Schuyler was particularly important for Myles — she worked as his secretary and caretaker for a while when he was living in the Chelsea Hotel. She includes those days in Chelsea Girls, which isn't really a novel at all, but a series of rambling memoiristic stories that trace Myles' journey from her teenage years in an alcoholic family to her freewheeling emergence as a lesbian, poet, and badass in New York City.

Her prose in Chelsea Girls is choppy, stream-of-consciousness, sometimes agrammatical, and almost always mesmerizing. Schuyler's room — "There was a little chair, salmon colored, next to his bed with several packs of Export 'A's, old coffee and rings on the orange seat from other coffee cups. There were pennies, two prescription bottles of pills" — rises up around us as we read about how Myles "must take care of him." The morning described above follows a night spent upstairs in the Chelsea with a woman named Mary: "One finger two fingers three fingers."

Chelsea Girls is always this vivid and engrossing, whether narrating the sordid episodes of Myles' sexual and artistic coming of age in a decidedly less-slick-than-today downtown New York, or her uneasy youth in Cambridge — which she portrays with surprising affection, despite moments like this with her drunken father: "There were times when my mother would force him to the table from the bedroom. He couldn't walk. He couldn't sit up. She'd put food on his plate and his face would fall in it. She would pick his head up by his hair. His face would be covered in cabbage and potato and the juice from the corned beef."

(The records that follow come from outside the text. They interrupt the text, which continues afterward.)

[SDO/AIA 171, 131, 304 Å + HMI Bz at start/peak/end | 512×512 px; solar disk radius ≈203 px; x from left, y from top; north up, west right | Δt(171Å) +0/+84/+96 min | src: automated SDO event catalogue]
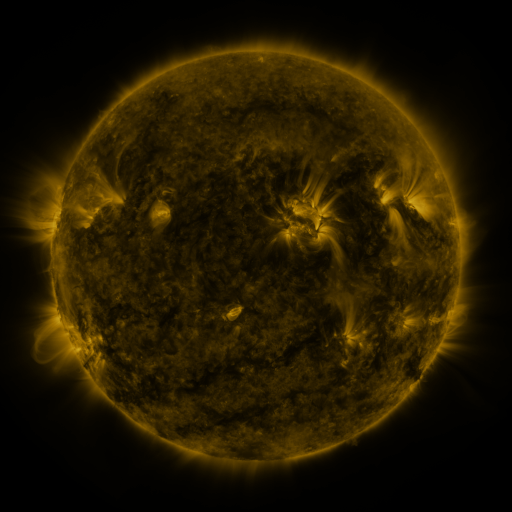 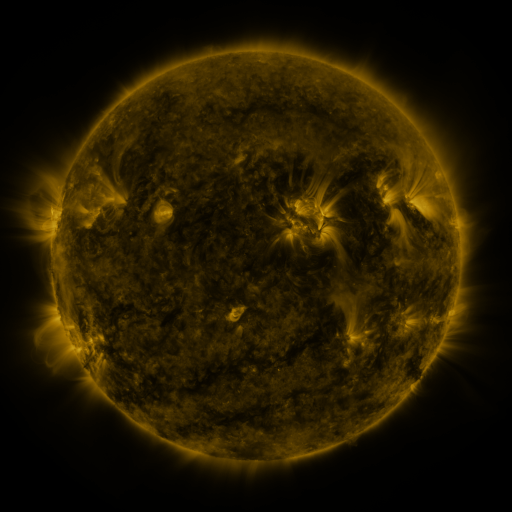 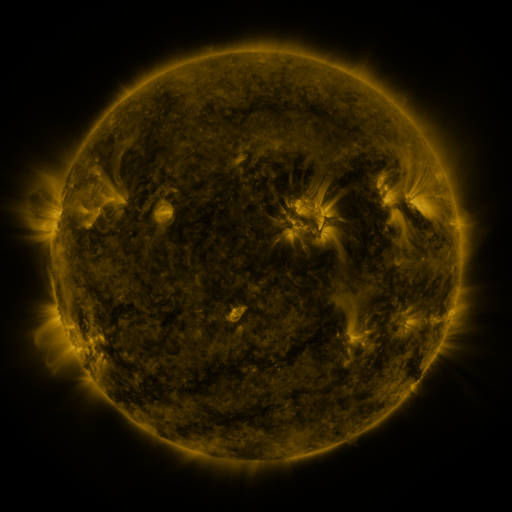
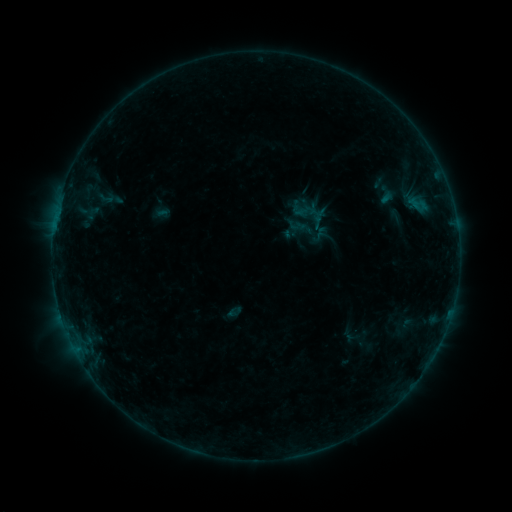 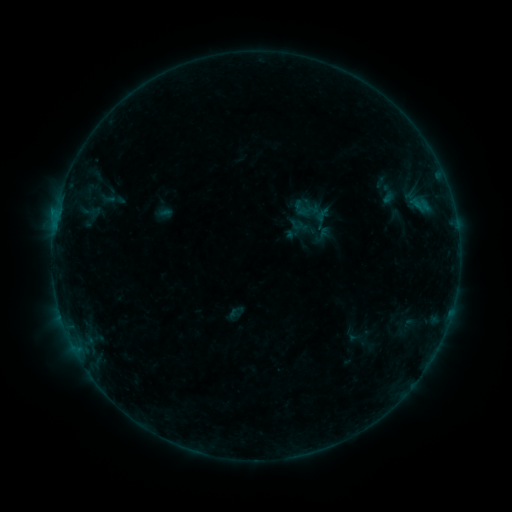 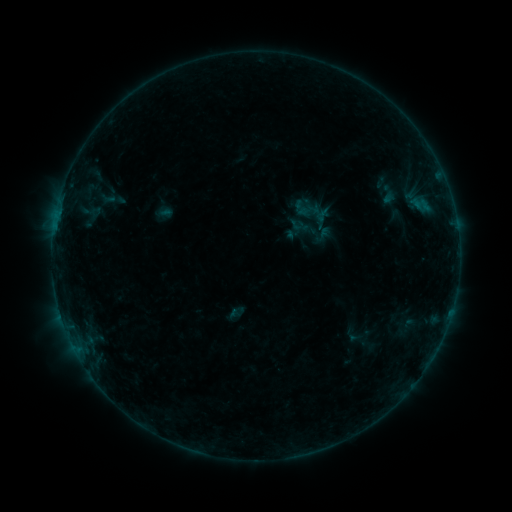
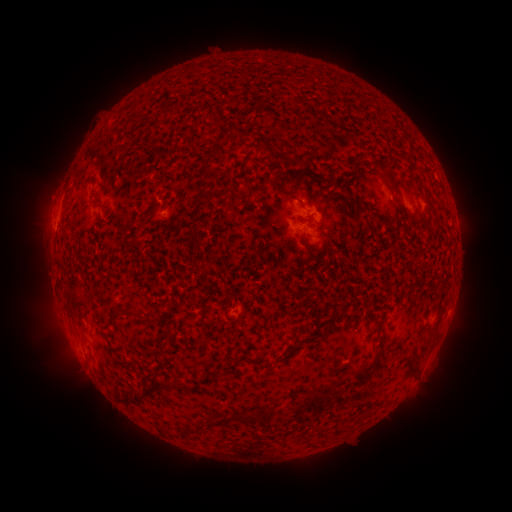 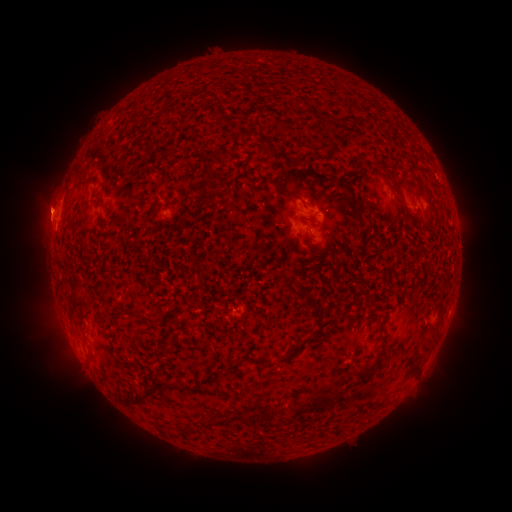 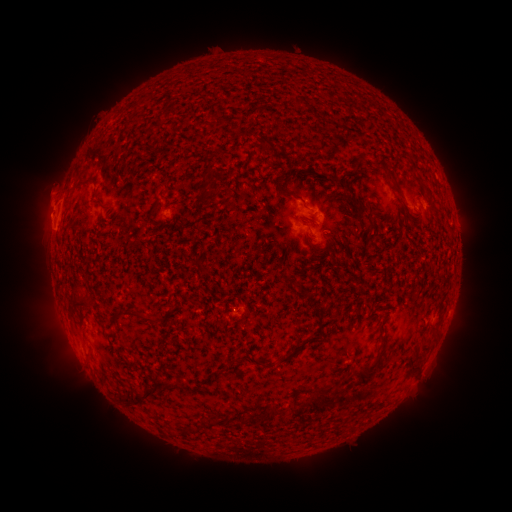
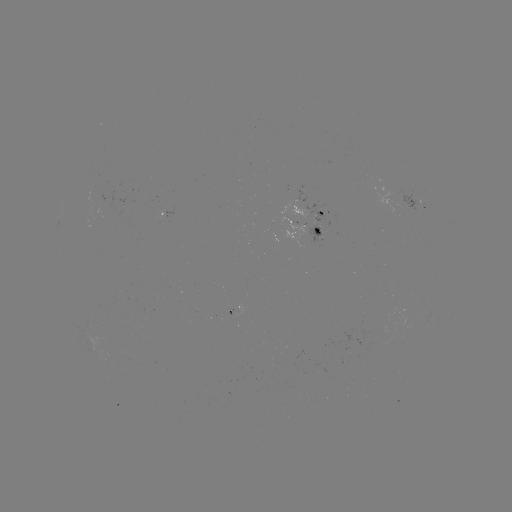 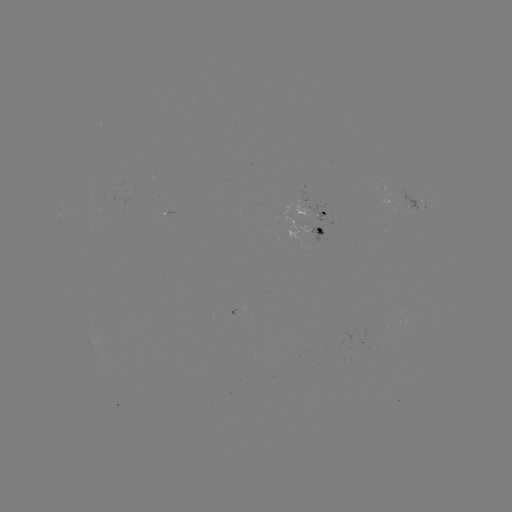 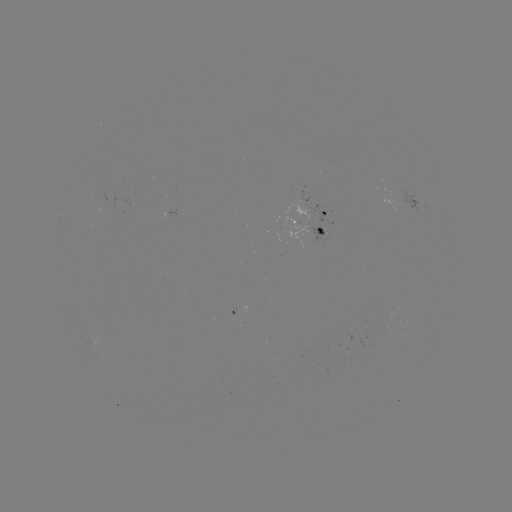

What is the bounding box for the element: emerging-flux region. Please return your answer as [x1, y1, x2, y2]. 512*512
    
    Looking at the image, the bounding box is [395, 189, 422, 211].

Myles' poems are cut of the same cloth. Aesthetically, she's a New York School primer, like Schuyler, who made a high art of recounting exactly what was before his eyes, but Myles is much more adventurous. Where Schuyler obsessed about flowers, Myles gets deep into the minutia of sex, intoxication, and the vagaries of love:

And look:

I've got a magenta sock and a rust

Sock on. Just like the, uh, Futurists.

And my old work shirt. Feels good

Since it's clean for a change.

Oh, do you want some? The broccoli's

Good with the grated cheese on it. Yeah,

The fishcakes suck,

but just douse them with lemon juice.

This is the end of "Homebody," a not atypical early poem. Myles doesn't usually make stuff up; she transmits the world in front of her to the page. Coded into her transmission is the real day-to-day stuff of relationships: mismatched socks, making food for someone who comes by, or looking "up at a shirt/ on a door/ that smells of her/ & say she's gone/ you might cry." This is classic conversational New York school poetry, set in 1980s New York, where the rent is cheap, Sonic Youth is just getting going, and there are artists and poets everywhere Myles looks.

Myles is a gateway poet, offering admission to anyone who wants it into a life in search of inspiration — though it's hardly lofty and clean. Myles' vision of poetry is organic and personal, and it's a DIY vision, poetry with a punk rock spirit. It's a search for what Lorca called "duende," the dark spirt that animates art; Myles describes it in her own way in the prose poem "The Poet:" "I made myself into a poet because it was the first thing I really loved. It was an act of will. I realize that now. I was always afraid of asking for things from the devil. I would probably get them."

We are lucky she did. Even when recalling the darkest of moments, Myles is relentlessly casual, and even joyful. She has a good time journeying through Hell, and like a hip Virgil, she's happy to show us the way.

Craig Morgan Teicher's latest collection of poetry is called To Keep Love Blurry.